DOCUMENT TEXT:

7 . Sketching Distance‑Time Graphs

A distance‑time graph shows how far an object has moved from a fixed origin as a function of time.

• Axes: horizontal – time (t, s); vertical – distance (s, m).
• Horizontal line → object at rest (gradient = 0).
• Straight line with constant positive gradient → uniform speed; speed = gradient (Δs/Δt).
• Curved line → speed changing (acceleration or deceleration); instantaneous speed = local gradient.

8 . Sketching Speed‑Time Graphs

A speed‑time graph displays the magnitude of the object's speed versus time.

• Axes: horizontal – time (t, s); vertical – speed (v, m s⁻¹).
• Line on the time axis → object at rest.
• Horizontal line above the axis → constant speed.
• Straight line with positive gradient → uniform (constant) acceleration; acceleration = gradient (Δv/Δt).
• Straight line with negative gradient → uniform deceleration.

GOAL:
According to the notes on motion graphs, what does a straight line with a negative gradient mean on a speed-time graph?

SUPPLIED ENTRIES:
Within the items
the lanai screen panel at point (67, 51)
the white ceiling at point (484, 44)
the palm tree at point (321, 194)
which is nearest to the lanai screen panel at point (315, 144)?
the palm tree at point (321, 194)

FULL ANSWER:
Uniform deceleration.